Religions for Peace is an international coalition of representatives from the world's religions dedicated to promoting peace founded in 1970. The International Secretariat headquarters is in New York City, with regional conferences in Europe, Asia, Middle East, Africa and the Americas. Religions for Peace enjoys consultative status with the United Nations Economic and Social Council (ECOSOC), with UNESCO and with UNICEF. As of August 2019, Azza Karam is the new Secretary General, proceeding William F. Vendley.

The first World Conference was convened in Kyoto, Japan, on 16–21 October 1970, the second World Assembly was held in Leuven, Belgium in 1974, the third in Princeton, New Jersey, United States, the fourth in Nairobi, Kenya in 1984, the fifth in Melbourne, Australia in 1989, the sixth in Riva del Garda, Italy in 1994, the seventh in Amman, Jordan in 1999, the eighth in Kyoto, Japan in 2006, the ninth World Assembly in Vienna, Austria and the tenth in Lindau, Germany.

────────────────────

**GIVEN INSTRUCTION A**
According to the Religions for Peace text, in which city is the International Secretariat headquartered?

Stored data entries
────────────────────

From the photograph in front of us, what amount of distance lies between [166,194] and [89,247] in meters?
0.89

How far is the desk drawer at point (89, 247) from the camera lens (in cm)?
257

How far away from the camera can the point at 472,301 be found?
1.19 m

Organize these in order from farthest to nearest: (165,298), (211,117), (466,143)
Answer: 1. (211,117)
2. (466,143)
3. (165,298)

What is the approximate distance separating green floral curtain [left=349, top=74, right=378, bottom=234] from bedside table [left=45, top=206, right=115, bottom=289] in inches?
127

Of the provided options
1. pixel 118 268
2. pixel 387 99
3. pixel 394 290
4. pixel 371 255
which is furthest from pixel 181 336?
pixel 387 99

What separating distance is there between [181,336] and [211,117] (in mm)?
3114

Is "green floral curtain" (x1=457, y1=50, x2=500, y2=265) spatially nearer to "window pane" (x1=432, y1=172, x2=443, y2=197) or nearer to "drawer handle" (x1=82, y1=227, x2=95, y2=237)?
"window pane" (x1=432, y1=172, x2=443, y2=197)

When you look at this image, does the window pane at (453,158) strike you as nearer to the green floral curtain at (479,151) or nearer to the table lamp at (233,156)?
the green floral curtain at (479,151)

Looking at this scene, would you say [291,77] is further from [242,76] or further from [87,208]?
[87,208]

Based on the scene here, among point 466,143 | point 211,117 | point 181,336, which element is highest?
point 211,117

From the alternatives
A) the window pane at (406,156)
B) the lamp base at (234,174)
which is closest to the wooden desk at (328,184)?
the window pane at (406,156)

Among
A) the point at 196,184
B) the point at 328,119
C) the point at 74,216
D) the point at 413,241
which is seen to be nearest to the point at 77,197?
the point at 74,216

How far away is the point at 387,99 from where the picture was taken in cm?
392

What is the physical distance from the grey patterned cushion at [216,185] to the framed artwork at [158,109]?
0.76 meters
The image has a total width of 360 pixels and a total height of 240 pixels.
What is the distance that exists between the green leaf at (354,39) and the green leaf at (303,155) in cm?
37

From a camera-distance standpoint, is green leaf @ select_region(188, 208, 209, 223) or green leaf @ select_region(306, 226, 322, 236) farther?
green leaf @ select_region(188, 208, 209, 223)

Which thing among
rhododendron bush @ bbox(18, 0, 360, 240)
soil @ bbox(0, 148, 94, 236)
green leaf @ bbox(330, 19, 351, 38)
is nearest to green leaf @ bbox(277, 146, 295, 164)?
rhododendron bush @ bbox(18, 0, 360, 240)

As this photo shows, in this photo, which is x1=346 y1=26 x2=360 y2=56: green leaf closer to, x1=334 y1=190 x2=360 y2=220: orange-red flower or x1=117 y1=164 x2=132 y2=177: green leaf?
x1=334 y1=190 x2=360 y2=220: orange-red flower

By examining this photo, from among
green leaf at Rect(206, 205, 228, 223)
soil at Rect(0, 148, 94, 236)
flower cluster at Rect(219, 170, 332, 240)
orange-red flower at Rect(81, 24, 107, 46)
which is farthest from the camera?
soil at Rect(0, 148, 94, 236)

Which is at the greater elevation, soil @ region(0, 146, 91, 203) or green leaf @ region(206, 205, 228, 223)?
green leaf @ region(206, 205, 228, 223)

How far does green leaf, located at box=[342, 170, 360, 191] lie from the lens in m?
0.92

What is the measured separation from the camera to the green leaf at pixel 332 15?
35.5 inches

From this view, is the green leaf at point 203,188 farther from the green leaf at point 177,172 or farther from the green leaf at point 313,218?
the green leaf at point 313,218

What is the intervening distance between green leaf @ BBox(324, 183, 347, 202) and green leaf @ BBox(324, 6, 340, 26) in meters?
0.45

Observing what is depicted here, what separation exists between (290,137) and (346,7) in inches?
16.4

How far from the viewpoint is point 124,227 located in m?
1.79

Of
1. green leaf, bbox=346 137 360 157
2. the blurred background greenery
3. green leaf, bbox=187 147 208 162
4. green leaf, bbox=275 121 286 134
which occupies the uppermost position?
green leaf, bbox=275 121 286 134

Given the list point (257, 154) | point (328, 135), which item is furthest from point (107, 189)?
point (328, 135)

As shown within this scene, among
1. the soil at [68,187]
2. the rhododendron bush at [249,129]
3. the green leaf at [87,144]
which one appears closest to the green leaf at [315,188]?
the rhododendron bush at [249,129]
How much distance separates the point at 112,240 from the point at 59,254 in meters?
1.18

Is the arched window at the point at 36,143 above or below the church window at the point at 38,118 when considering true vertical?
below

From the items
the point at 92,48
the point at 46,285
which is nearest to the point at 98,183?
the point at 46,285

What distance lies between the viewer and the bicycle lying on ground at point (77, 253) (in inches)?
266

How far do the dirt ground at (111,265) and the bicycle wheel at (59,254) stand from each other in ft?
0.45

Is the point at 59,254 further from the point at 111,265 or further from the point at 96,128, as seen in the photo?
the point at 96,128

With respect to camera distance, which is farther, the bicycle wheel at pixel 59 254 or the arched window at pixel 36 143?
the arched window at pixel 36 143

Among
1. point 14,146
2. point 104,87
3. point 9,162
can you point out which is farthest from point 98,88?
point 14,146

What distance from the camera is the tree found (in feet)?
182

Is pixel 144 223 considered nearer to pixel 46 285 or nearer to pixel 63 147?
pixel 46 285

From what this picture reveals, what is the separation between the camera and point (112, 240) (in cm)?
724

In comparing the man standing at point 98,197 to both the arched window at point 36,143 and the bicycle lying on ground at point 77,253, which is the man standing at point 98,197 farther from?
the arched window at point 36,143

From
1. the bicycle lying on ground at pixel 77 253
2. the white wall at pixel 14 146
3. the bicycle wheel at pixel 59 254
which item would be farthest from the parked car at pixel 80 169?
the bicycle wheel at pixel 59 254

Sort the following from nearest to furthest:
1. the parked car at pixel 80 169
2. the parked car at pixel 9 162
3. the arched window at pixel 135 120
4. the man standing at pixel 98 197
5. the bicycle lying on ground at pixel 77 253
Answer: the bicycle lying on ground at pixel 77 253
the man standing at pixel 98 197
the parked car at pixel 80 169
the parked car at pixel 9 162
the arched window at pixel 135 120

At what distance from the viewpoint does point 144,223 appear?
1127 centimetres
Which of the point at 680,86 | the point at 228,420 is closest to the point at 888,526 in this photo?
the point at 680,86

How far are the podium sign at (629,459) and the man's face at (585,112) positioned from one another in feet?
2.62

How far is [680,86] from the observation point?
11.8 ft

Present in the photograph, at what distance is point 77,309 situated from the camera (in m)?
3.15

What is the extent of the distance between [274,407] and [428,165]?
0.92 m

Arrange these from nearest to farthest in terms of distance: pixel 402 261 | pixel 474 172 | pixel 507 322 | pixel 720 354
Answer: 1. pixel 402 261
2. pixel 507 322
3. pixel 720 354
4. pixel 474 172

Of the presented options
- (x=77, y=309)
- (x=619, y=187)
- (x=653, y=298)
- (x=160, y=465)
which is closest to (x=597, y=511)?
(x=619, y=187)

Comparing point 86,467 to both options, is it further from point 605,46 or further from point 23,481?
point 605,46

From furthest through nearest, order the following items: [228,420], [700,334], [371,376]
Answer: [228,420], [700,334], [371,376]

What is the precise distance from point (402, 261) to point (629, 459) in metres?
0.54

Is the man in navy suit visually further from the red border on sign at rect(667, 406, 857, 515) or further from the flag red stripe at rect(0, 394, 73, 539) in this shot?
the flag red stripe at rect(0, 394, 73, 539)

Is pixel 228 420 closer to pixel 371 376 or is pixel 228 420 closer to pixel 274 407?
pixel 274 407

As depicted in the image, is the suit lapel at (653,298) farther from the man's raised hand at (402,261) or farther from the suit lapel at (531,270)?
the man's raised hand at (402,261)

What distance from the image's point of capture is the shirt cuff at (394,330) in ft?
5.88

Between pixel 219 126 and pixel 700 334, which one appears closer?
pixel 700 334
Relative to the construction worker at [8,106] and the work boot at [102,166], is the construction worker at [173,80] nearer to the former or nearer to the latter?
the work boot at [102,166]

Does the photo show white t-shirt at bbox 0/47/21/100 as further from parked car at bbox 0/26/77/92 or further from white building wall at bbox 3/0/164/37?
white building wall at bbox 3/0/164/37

────────────────────

**GIVEN INSTRUCTION B**
Rewrite the records from the line containing "Present in the" through the end of the records, swapping "options" for "choices" and leaving everything else unchanged. Return only those lines.

**TASK SOLUTION A**
New York City

**TASK SOLUTION B**
Present in the photograph, at what distance is point 77,309 situated from the camera (in m)?
3.15

What is the extent of the distance between [274,407] and [428,165]?
0.92 m

Arrange these from nearest to farthest in terms of distance: pixel 402 261 | pixel 474 172 | pixel 507 322 | pixel 720 354
Answer: 1. pixel 402 261
2. pixel 507 322
3. pixel 720 354
4. pixel 474 172

Of the presented choices
- (x=77, y=309)
- (x=619, y=187)
- (x=653, y=298)
- (x=160, y=465)
which is closest to (x=597, y=511)?
(x=619, y=187)

Comparing point 86,467 to both choices, is it further from point 605,46 or further from point 23,481?
point 605,46

From furthest through nearest, order the following items: [228,420], [700,334], [371,376]
Answer: [228,420], [700,334], [371,376]

What is the precise distance from point (402, 261) to point (629, 459) in metres?
0.54

Is the man in navy suit visually further from the red border on sign at rect(667, 406, 857, 515) or further from the flag red stripe at rect(0, 394, 73, 539) in this shot?
the flag red stripe at rect(0, 394, 73, 539)

Is pixel 228 420 closer to pixel 371 376 or is pixel 228 420 closer to pixel 274 407?
pixel 274 407

As depicted in the image, is the suit lapel at (653,298) farther from the man's raised hand at (402,261) or farther from the suit lapel at (531,270)?
the man's raised hand at (402,261)

What distance from the image's point of capture is the shirt cuff at (394,330) in ft?
5.88

Between pixel 219 126 and pixel 700 334, which one appears closer?
pixel 700 334
Relative to the construction worker at [8,106] and the work boot at [102,166], is the construction worker at [173,80] nearer to the former or nearer to the latter?
the work boot at [102,166]

Does the photo show white t-shirt at bbox 0/47/21/100 as further from parked car at bbox 0/26/77/92 or further from white building wall at bbox 3/0/164/37?
white building wall at bbox 3/0/164/37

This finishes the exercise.